======== Lesetext ========

Wir erfuhren mehr über das Massaker von 2014. Kurz davor hatte es schon Gerüchte gegeben, dass der IS zuschlagen wolle. Shengal liegt im Gebiet von Barzani, dessen Peshmerga-Truppen auch von der deutschen Regierung mit Waffen und Geld unterstützt wurden. Wir erfuhren, dass Spenden für die Flüchtlinge nie ankamen. In unserer Presse wird unterschieden zwischen „bösen“ PKK-Kurden und „guten“ Peshmergas.
Die Frauen, die das Massaker erlebt haben, schildern das ganz anders. Die Peshmerga-Soldaten hinderten die Menschen zu fliehen. „Wir beschützen euch“ versprachen sie. Als der IS dann in die Stadt Shengal kam, entwaffneten die Peshmerga-Soldaten die jezidischen Polizisten, z.T. haben sie sie einfach erschossen, so eine betroffene Mutter. Und dann flohen sie, überließen die Menschen den bestialischen IS-Kämpfern.
Männer wurden sofort ermordet, meistens geköpft, egal, ob sie sich zum Islam bekannten oder nicht. Frauen und Kinder mussten zuschauen. Besonders junge Frauen und Kinder wurden entführt und erlebten den grausamen Terror durch den IS: sie wurden vergewaltigt, verkauft, misshandelt. Viele Menschen flohen in die Berge, ohne Wasser, ohne Proviant. Die Berge sind trocken, heiß, zerklüftet, rau. Besonders kleine Kinder und ältere Menschen starben in den Bergen. Auf dieser Flucht sind die meisten JezidInnen über die Berge nach Nordkurdistan oder Richtung Südkurdistan geflüchtet. Frauen berichten, dass sie jetzt überall anzutreffen sind, wie ein Glas, das auf den Boden fällt und dessen Splitter in alle Richtungen bersten. Bis heute suchen viele ihre Angehörigen.

========

**Aufgabe A:**
Beantworte kurz diese Fragen zum Lesetext über das Massaker in Shengal:
(i) Wer hat die Peshmerga-Truppen laut Text mit Waffen und Geld unterstützt?
(ii) Was taten die Peshmerga-Soldaten laut einer betroffenen Mutter mit den jezidischen Polizisten, als der IS in die Stadt Shengal kam?
(iii) Womit vergleichen Frauen, dass die JezidInnen jetzt überall anzutreffen sind?
**Aufgabe B:** Knüpfe an den letzten Satz des Lesetexts über das Massaker in Shengal an und schreibe den Text weiter.

======== Bereitgestellte Daten ========

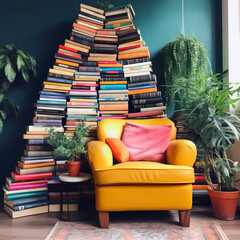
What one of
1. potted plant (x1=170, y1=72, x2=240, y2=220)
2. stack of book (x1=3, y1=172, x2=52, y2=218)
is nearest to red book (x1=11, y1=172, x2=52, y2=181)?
stack of book (x1=3, y1=172, x2=52, y2=218)

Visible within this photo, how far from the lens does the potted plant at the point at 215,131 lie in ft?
7.85

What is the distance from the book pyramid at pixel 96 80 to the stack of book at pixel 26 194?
0.20 m

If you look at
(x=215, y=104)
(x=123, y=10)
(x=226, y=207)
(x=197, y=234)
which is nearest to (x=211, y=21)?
(x=123, y=10)

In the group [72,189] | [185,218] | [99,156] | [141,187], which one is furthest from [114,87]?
[185,218]

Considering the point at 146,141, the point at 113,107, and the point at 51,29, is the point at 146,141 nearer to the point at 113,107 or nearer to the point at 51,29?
the point at 113,107

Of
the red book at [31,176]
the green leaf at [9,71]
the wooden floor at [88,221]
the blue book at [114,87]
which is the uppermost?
the green leaf at [9,71]

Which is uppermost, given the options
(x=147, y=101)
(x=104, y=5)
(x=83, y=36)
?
(x=104, y=5)

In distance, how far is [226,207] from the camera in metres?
2.38

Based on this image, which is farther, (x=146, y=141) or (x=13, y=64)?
(x=13, y=64)

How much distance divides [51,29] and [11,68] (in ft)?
2.61

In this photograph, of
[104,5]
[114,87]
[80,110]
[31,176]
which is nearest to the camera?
[31,176]

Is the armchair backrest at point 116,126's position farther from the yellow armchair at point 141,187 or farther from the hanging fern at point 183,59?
the yellow armchair at point 141,187

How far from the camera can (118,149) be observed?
8.18ft

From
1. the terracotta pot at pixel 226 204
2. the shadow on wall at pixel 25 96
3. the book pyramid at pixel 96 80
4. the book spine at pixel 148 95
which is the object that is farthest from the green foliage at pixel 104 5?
the terracotta pot at pixel 226 204
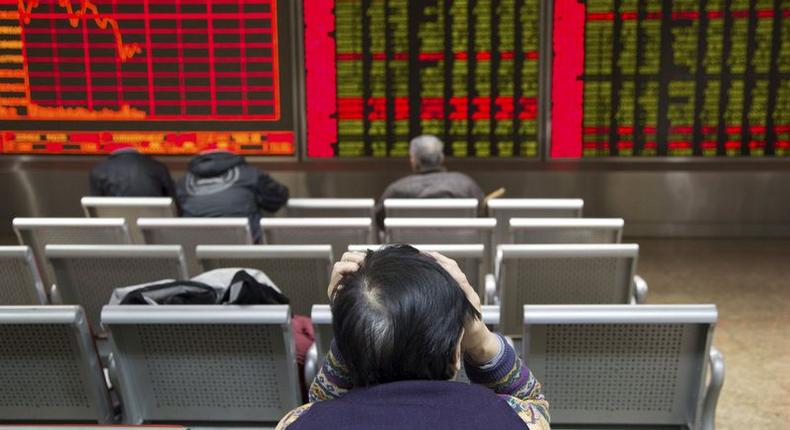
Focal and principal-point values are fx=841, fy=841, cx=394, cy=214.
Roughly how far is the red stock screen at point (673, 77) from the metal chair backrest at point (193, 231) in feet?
11.2

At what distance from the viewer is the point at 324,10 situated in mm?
6352

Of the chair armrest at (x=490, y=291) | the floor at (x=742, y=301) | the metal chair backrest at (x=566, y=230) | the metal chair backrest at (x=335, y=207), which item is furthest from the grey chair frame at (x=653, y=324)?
the metal chair backrest at (x=335, y=207)

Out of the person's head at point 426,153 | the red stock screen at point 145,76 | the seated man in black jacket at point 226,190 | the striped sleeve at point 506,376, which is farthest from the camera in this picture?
the red stock screen at point 145,76

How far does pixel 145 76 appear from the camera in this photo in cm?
656

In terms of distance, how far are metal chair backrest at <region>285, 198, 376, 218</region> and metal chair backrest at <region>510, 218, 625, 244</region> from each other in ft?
3.50

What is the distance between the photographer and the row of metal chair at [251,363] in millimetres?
2129

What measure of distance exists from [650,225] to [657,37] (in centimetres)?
144

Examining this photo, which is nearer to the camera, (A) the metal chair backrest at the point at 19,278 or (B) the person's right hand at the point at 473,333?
(B) the person's right hand at the point at 473,333

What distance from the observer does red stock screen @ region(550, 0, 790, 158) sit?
6.16m

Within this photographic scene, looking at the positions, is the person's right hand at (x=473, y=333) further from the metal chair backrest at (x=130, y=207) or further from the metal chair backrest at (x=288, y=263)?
the metal chair backrest at (x=130, y=207)

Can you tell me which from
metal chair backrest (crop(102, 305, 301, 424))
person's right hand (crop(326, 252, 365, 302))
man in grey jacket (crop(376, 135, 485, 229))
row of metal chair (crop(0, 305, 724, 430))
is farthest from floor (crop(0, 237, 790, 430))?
person's right hand (crop(326, 252, 365, 302))

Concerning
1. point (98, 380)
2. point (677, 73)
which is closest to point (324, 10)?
point (677, 73)

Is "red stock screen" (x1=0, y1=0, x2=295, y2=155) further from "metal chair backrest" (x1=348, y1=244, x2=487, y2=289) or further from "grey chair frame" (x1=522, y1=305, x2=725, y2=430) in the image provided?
"grey chair frame" (x1=522, y1=305, x2=725, y2=430)

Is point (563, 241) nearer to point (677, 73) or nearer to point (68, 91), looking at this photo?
point (677, 73)
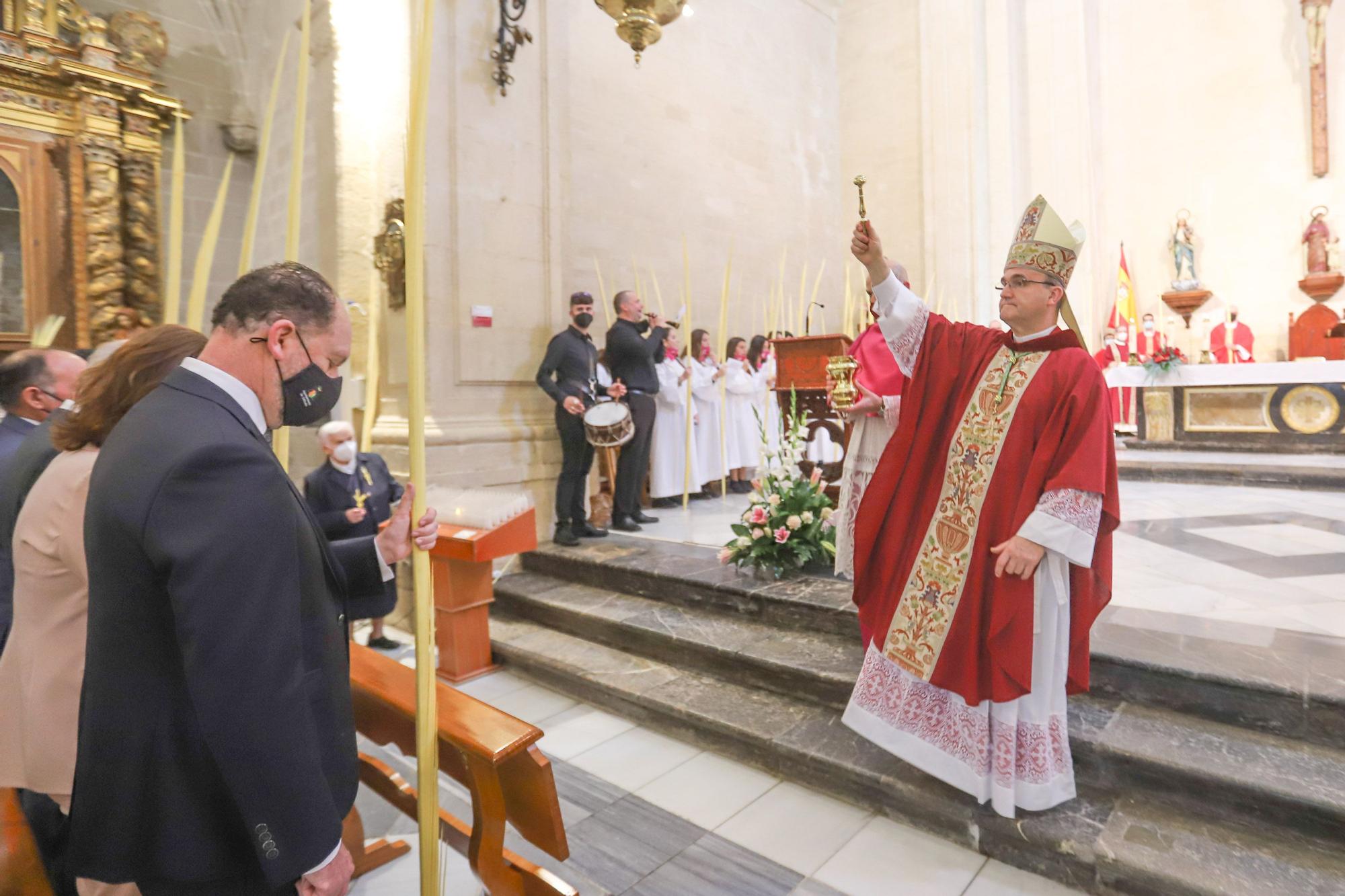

========

**Antwort A:**
(i) Die deutsche Regierung.
(ii) Sie entwaffneten sie und erschossen sie zum Teil einfach.
(iii) Mit einem Glas, das auf den Boden fällt und dessen Splitter in alle Richtungen bersten.

**Antwort B:**
Alle Frauen beschrieben uns die Rettung durch die YPG und YPJ, die Volksverteidigungseinheiten der PKK, die einzigen, die einen Korridor in den Shengalbergen für sie frei kämpften, die ihnen Wasser und Nahrung brachten, auf die sie sich verlassen können. Unbegreiflich ist ihnen die Bombardierung der PKK Stellungen durch die Türkei in den Kandilbergen im Nordirak. „Sie fallen den einzigen in den Rücken, die den IS wirksam bekämpfen“. Die Frauenbataillone sind für sie ein großes Vorbild, ca. 200 Jezidinnen haben inzwischen ein eigenes Bataillon gebildet. Wenn der Kampfschrei der Frauen durch die Berge hallt, dann fürchten sich die IS Männer. Sie glauben, wenn sie von einer Frau getötet werden, kämen sie nicht ins Paradies.
Der IS ist keine religiöse Sekte – das würde sie total verharmlosen, die Religion wird als Unterdrückungs- und Machtinstrument missbraucht. Sie sind faschistische Mörderbanden, entstanden aus der von den USA aufgebauten Al Kaida, mit ehemaligen Militärstrategen Saddam Husseins, finanziert vor allem von reichen Ölmagnaten aus Saudi Arabien und Katar.
Nicht alle von uns können in die Krisengebiete reisen, aber alle können hier die in Deutschland entstandene Willkommenskultur unterstützen und weiterentwickeln. Wir alle können uns hier für eine menschenwürdige Unterbringung einsetzen. Geflüchtete brauchen Bedingungen, unter denen sie ihre Kultur leben, aber uns auch kennen lernen können. Vorrangig ist, dass sie wieder gesund werden. Sie alle haben Erlebnisse, die schwer zu verarbeiten sind. Die Jezidinnen, die wir trafen, orientieren sich am Kampf um Demokratie in Rojava, wo auch die Frauenrechte und die Wahrung der Natur im Wiederaufbau zentraler Bestandteil des Neuen sind.
Was wir in Deutschland von der Regierung fordern ist eine andere Flüchtlingspolitik – das kann jeder unterstützen!
Wir Traumatherapeutinnen wollen das Projekt weiter führen, eine weitere Reise planen, gezielt Frauen als Multiplikatorinnen ausbilden als Grundlage für ein Traumahilfezentrum.
Das Thema Frauen auf der Flucht ist weltweit bedeutsam und wird im nächsten Jahr auf der 2. Weltfrauenkonferenz der Basisfrauen in Nepal eines der zentralen Themen sein.